Supplied text:
# # #

From: Peter Brett <pbrett_at_[hidden]>
Date: Mon, 1 Feb 2021 09:21:49 +0000
> -----Original Message-----
> From: SG16 <sg16-bounces_at_lists.isocpp.org> On Behalf Of Jens Maurer via SG16
> Sent: 30 January 2021 19:26
> To: sg16_at_[hidden]; Hubert Tong <hubert.reinterpretcast_at_gmail.com>
> Cc: Jens Maurer <Jens.Maurer_at_gmx.net>; Corentin <corentin.jabot_at_gmail.com>
> Subject: Re: [SG16] Is the concept of basic execution character sets useful?
>
> > Unfortunately, when that's the case (and I agree that's the case more
> often than we'd like, another good example is shift-jis/win-1251), string
> literals cannot be interpreted properly by "locale specific" runtime
> functions.
> > Such runtime function expects an encoding that is not the same as the
> string literal, it cannot interpret it correctly, which can lead to
> mojibake, etc.
>
> From a core language perspective, we have a compile-time encoding for
> literals
> (i.e. mapping of character sequences inside literals to code unit
> sequences).

# # #

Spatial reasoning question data
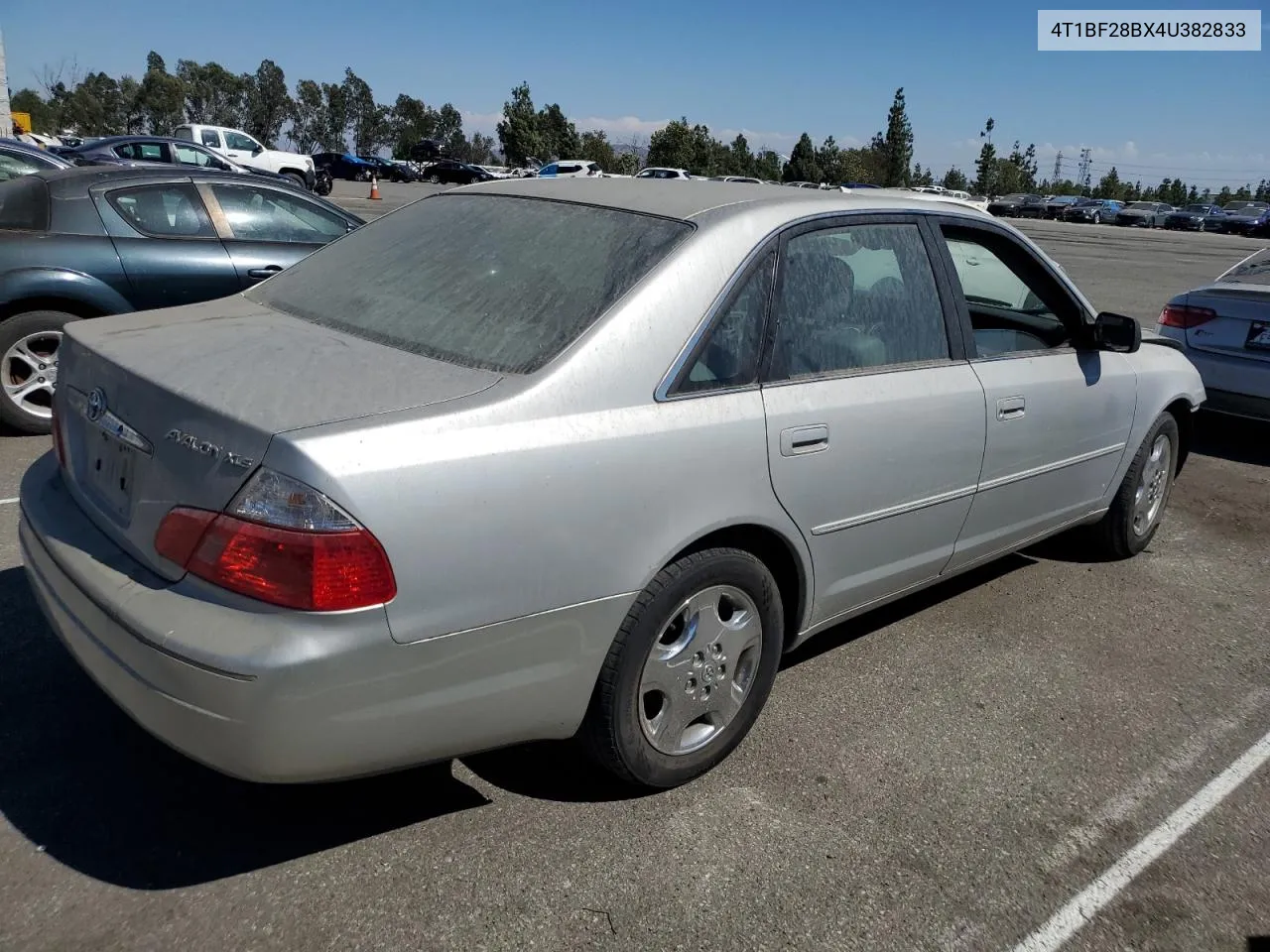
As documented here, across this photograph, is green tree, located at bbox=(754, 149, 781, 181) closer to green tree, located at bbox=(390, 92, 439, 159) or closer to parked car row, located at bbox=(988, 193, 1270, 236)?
parked car row, located at bbox=(988, 193, 1270, 236)

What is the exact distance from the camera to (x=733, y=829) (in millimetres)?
2805

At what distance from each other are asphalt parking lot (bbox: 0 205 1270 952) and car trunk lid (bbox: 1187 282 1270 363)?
385 centimetres

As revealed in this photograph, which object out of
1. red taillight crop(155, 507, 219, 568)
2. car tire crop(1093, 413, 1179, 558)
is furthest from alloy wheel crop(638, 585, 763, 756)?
car tire crop(1093, 413, 1179, 558)

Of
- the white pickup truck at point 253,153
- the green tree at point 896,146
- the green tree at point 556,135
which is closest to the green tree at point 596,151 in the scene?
the green tree at point 556,135

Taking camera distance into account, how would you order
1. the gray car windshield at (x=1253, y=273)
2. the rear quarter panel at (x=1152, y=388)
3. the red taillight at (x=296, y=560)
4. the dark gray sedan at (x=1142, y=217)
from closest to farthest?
1. the red taillight at (x=296, y=560)
2. the rear quarter panel at (x=1152, y=388)
3. the gray car windshield at (x=1253, y=273)
4. the dark gray sedan at (x=1142, y=217)

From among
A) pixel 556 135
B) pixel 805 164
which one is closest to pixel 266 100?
pixel 556 135

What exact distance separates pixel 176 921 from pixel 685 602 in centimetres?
141

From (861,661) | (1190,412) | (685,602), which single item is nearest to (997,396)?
(861,661)

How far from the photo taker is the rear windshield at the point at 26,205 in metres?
5.94

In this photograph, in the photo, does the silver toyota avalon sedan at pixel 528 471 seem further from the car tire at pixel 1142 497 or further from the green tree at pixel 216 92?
the green tree at pixel 216 92

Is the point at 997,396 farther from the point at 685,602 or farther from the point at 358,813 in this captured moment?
the point at 358,813

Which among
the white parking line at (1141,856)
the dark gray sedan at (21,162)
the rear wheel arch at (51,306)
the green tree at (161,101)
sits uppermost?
the green tree at (161,101)

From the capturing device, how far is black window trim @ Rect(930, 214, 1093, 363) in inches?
145

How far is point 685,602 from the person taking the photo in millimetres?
2754
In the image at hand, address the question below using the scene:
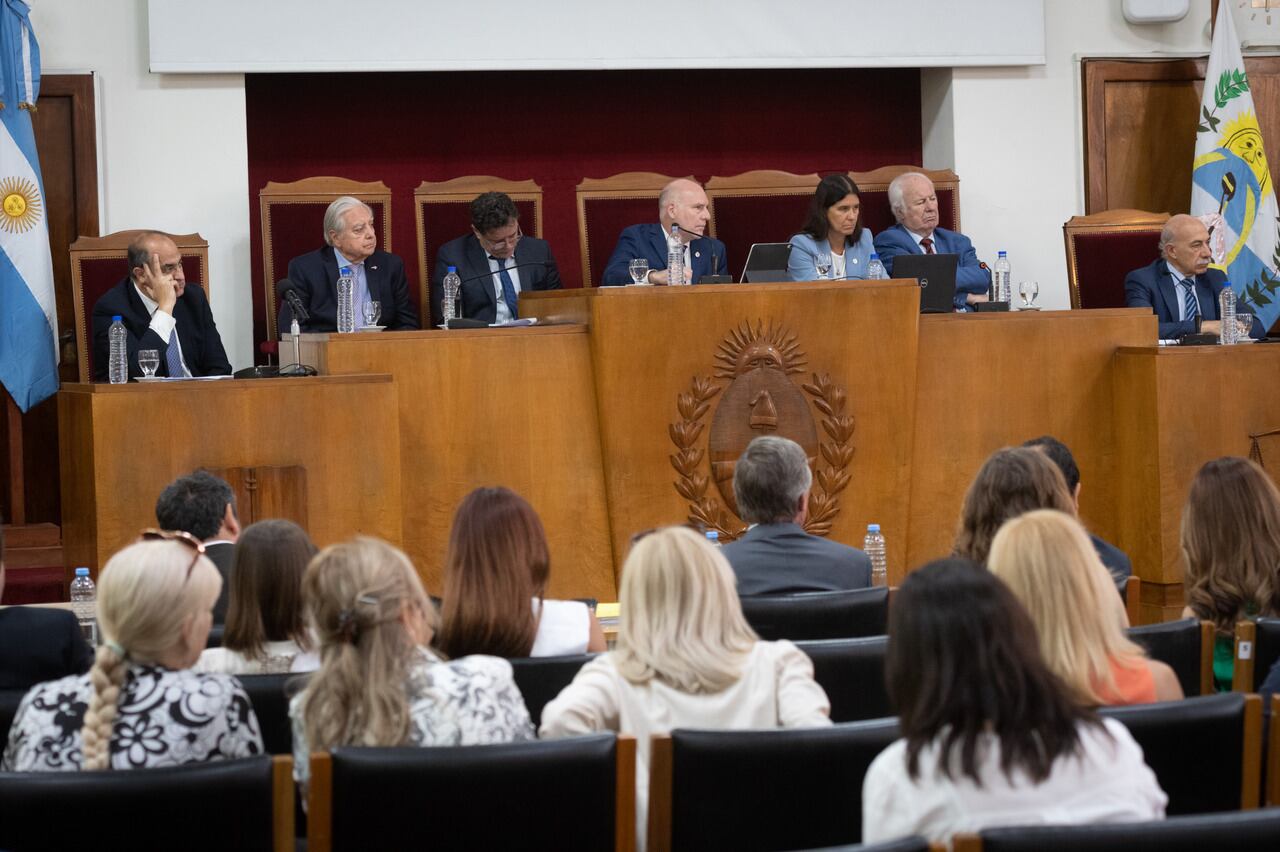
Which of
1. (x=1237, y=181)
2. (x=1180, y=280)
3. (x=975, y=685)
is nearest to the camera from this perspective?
(x=975, y=685)

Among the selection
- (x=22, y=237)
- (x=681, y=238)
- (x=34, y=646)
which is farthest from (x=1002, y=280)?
(x=34, y=646)

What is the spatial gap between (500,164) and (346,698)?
556cm

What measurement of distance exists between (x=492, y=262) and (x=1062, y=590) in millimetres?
4501

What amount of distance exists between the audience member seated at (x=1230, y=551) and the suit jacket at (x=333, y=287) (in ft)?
12.9

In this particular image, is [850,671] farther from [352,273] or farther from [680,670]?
[352,273]

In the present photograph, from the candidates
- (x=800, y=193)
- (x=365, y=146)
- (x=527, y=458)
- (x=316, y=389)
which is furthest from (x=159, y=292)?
(x=800, y=193)

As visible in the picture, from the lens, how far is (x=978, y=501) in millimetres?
3109

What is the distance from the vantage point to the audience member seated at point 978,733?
169 cm

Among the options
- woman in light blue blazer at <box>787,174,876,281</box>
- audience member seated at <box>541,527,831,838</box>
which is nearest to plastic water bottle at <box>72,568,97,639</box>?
audience member seated at <box>541,527,831,838</box>

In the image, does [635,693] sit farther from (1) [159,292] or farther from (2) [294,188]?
(2) [294,188]

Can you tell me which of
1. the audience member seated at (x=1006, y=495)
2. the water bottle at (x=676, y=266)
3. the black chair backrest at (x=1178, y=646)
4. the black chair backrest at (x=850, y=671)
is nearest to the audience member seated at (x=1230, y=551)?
the black chair backrest at (x=1178, y=646)

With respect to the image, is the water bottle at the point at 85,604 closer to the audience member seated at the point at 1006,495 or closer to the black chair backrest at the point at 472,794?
the black chair backrest at the point at 472,794

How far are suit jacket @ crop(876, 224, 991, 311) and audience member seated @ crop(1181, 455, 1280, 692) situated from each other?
3.38 meters

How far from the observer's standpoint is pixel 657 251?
638cm
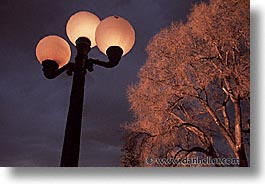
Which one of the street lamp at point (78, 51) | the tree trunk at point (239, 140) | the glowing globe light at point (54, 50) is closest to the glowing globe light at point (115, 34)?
the street lamp at point (78, 51)

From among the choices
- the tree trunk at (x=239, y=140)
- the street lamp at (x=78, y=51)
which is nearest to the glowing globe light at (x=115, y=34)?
the street lamp at (x=78, y=51)

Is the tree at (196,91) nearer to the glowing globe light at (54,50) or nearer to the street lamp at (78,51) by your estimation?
the street lamp at (78,51)

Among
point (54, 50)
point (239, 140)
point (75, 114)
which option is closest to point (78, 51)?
point (54, 50)

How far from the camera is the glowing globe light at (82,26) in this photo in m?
Result: 1.81

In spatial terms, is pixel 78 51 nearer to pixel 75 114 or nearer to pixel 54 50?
pixel 54 50

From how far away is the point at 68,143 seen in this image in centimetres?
184

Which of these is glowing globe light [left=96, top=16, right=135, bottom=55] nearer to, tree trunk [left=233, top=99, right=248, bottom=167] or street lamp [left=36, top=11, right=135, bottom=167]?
street lamp [left=36, top=11, right=135, bottom=167]

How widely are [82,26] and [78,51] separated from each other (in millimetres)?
89

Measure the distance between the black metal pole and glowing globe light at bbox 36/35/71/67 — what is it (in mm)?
46

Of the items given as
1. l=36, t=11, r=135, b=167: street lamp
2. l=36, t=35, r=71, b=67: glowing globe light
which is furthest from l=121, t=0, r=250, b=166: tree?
l=36, t=35, r=71, b=67: glowing globe light

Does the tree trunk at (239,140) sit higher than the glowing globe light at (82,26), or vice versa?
→ the glowing globe light at (82,26)

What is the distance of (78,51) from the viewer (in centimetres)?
183

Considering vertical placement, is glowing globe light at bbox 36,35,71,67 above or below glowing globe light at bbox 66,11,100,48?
below

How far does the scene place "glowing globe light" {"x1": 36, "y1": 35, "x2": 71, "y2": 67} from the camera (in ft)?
5.90
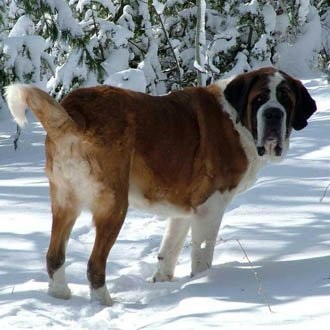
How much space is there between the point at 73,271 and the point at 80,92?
1.36 meters

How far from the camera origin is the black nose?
453 cm

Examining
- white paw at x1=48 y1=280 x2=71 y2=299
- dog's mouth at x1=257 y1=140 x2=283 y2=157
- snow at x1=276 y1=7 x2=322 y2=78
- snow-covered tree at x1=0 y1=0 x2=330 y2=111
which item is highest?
dog's mouth at x1=257 y1=140 x2=283 y2=157

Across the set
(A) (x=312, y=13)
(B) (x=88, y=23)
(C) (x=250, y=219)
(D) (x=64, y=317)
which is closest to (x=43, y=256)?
(D) (x=64, y=317)

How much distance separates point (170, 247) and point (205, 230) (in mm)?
405

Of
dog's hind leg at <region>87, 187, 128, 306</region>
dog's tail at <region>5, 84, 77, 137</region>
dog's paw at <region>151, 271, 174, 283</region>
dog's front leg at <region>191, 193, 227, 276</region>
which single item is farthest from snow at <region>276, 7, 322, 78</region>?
dog's tail at <region>5, 84, 77, 137</region>

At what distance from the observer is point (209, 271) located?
4375 mm

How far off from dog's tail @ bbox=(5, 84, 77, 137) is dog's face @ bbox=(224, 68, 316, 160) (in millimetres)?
1298

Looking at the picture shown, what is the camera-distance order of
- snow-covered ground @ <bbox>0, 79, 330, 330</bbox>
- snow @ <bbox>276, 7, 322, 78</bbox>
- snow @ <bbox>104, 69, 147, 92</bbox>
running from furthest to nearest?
snow @ <bbox>276, 7, 322, 78</bbox> < snow @ <bbox>104, 69, 147, 92</bbox> < snow-covered ground @ <bbox>0, 79, 330, 330</bbox>

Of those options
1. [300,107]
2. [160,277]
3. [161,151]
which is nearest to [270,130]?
[300,107]

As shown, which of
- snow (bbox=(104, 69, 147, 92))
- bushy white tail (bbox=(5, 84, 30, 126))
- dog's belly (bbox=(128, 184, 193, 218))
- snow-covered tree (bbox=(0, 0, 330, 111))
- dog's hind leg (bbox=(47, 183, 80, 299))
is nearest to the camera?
bushy white tail (bbox=(5, 84, 30, 126))

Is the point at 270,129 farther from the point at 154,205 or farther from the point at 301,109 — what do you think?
the point at 154,205

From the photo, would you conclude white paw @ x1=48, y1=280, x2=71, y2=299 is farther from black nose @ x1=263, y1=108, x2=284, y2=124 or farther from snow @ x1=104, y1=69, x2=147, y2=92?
snow @ x1=104, y1=69, x2=147, y2=92

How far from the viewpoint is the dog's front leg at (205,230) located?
4.64m

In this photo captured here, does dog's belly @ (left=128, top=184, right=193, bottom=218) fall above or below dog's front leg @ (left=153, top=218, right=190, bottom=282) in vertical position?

# # #

Task instructions:
[1] Name every person who appears in the From, To and Cc header lines of the mailing-list email on basic execution character sets, giving each person once.
[2] Extend the mailing-list email on basic execution character sets, picking up right after its final sentence.

Answers to the exercise:
[1] Peter Brett, Jens Maurer, Hubert Tong, Corentin

[2]
>
> The actual execution environment of the program (possibly conveyed via
> locale)
> might not be compatible with that. For the core language, I think we should
> simply replace "execution character set" with "literal encoding" (narrow and
> wide),
> because we never actually care about character sets, just about encoding,
> i.e. a sequence of code units with which to initialize a string literal
> object.
>
> Maybe locale-dependent library functions just need to get a divorce from
> that.

Hi all,

I agree with Jens.

Although in principle a C++ interpreter could somehow make literals appear in a locale-specific encoding, all C++ implementations I'm aware of permanently fix the encoding of string literals at compilation time and before any knowledge of the run-time locale is available.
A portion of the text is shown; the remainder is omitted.